> [Activity]: Repeat the material exactly, every line of it.

---- Provided entries

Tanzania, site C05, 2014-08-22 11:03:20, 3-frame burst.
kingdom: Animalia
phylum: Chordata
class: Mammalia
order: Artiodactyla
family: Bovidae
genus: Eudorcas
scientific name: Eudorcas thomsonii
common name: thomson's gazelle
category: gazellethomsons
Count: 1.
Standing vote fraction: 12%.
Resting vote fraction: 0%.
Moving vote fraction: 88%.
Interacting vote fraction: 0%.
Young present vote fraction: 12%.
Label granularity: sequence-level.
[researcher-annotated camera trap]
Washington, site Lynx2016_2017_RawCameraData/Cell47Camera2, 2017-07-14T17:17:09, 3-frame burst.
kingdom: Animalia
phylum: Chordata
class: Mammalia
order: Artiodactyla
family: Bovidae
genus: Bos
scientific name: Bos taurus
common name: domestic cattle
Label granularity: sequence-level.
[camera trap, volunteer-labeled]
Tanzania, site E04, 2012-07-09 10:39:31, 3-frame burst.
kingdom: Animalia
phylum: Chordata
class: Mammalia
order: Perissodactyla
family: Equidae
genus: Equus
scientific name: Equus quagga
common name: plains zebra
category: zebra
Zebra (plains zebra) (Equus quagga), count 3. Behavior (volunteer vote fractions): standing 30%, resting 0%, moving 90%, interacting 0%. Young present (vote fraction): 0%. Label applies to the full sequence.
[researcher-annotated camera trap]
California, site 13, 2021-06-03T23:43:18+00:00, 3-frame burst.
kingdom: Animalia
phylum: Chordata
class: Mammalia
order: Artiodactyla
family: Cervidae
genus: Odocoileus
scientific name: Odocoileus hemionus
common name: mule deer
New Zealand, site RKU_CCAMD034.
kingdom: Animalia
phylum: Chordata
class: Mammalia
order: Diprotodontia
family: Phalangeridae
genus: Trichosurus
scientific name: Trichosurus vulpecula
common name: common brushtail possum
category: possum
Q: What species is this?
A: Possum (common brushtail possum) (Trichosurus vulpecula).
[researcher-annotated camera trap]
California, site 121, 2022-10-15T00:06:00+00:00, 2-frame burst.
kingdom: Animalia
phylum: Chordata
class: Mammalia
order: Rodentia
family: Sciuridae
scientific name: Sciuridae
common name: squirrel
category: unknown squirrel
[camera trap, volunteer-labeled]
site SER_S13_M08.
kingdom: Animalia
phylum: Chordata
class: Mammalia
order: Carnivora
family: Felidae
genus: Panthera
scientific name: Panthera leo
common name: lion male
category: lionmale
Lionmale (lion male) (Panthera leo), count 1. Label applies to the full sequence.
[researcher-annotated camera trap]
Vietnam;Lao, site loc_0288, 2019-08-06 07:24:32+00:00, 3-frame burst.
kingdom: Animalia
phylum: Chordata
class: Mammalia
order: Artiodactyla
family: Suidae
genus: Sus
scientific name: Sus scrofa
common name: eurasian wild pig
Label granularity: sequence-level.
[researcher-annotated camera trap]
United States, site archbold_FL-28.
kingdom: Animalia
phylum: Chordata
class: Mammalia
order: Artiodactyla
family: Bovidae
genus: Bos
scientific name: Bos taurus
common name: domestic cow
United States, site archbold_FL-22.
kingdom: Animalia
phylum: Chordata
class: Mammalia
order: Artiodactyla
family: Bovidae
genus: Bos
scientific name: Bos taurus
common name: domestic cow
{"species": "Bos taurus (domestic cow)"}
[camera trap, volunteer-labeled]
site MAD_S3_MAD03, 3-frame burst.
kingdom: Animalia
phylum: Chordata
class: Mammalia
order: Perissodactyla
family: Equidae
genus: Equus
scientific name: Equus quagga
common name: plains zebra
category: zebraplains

--------

> [Task solution]:
Tanzania, site C05, 2014-08-22 11:03:20, 3-frame burst.
kingdom: Animalia
phylum: Chordata
class: Mammalia
order: Artiodactyla
family: Bovidae
genus: Eudorcas
scientific name: Eudorcas thomsonii
common name: thomson's gazelle
category: gazellethomsons
Count: 1.
Standing vote fraction: 12%.
Resting vote fraction: 0%.
Moving vote fraction: 88%.
Interacting vote fraction: 0%.
Young present vote fraction: 12%.
Label granularity: sequence-level.
[researcher-annotated camera trap]
Washington, site Lynx2016_2017_RawCameraData/Cell47Camera2, 2017-07-14T17:17:09, 3-frame burst.
kingdom: Animalia
phylum: Chordata
class: Mammalia
order: Artiodactyla
family: Bovidae
genus: Bos
scientific name: Bos taurus
common name: domestic cattle
Label granularity: sequence-level.
[camera trap, volunteer-labeled]
Tanzania, site E04, 2012-07-09 10:39:31, 3-frame burst.
kingdom: Animalia
phylum: Chordata
class: Mammalia
order: Perissodactyla
family: Equidae
genus: Equus
scientific name: Equus quagga
common name: plains zebra
category: zebra
Zebra (plains zebra) (Equus quagga), count 3. Behavior (volunteer vote fractions): standing 30%, resting 0%, moving 90%, interacting 0%. Young present (vote fraction): 0%. Label applies to the full sequence.
[researcher-annotated camera trap]
California, site 13, 2021-06-03T23:43:18+00:00, 3-frame burst.
kingdom: Animalia
phylum: Chordata
class: Mammalia
order: Artiodactyla
family: Cervidae
genus: Odocoileus
scientific name: Odocoileus hemionus
common name: mule deer
New Zealand, site RKU_CCAMD034.
kingdom: Animalia
phylum: Chordata
class: Mammalia
order: Diprotodontia
family: Phalangeridae
genus: Trichosurus
scientific name: Trichosurus vulpecula
common name: common brushtail possum
category: possum
Q: What species is this?
A: Possum (common brushtail possum) (Trichosurus vulpecula).
[researcher-annotated camera trap]
California, site 121, 2022-10-15T00:06:00+00:00, 2-frame burst.
kingdom: Animalia
phylum: Chordata
class: Mammalia
order: Rodentia
family: Sciuridae
scientific name: Sciuridae
common name: squirrel
category: unknown squirrel
[camera trap, volunteer-labeled]
site SER_S13_M08.
kingdom: Animalia
phylum: Chordata
class: Mammalia
order: Carnivora
family: Felidae
genus: Panthera
scientific name: Panthera leo
common name: lion male
category: lionmale
Lionmale (lion male) (Panthera leo), count 1. Label applies to the full sequence.
[researcher-annotated camera trap]
Vietnam;Lao, site loc_0288, 2019-08-06 07:24:32+00:00, 3-frame burst.
kingdom: Animalia
phylum: Chordata
class: Mammalia
order: Artiodactyla
family: Suidae
genus: Sus
scientific name: Sus scrofa
common name: eurasian wild pig
Label granularity: sequence-level.
[researcher-annotated camera trap]
United States, site archbold_FL-28.
kingdom: Animalia
phylum: Chordata
class: Mammalia
order: Artiodactyla
family: Bovidae
genus: Bos
scientific name: Bos taurus
common name: domestic cow
United States, site archbold_FL-22.
kingdom: Animalia
phylum: Chordata
class: Mammalia
order: Artiodactyla
family: Bovidae
genus: Bos
scientific name: Bos taurus
common name: domestic cow
{"species": "Bos taurus (domestic cow)"}
[camera trap, volunteer-labeled]
site MAD_S3_MAD03, 3-frame burst.
kingdom: Animalia
phylum: Chordata
class: Mammalia
order: Perissodactyla
family: Equidae
genus: Equus
scientific name: Equus quagga
common name: plains zebra
category: zebraplains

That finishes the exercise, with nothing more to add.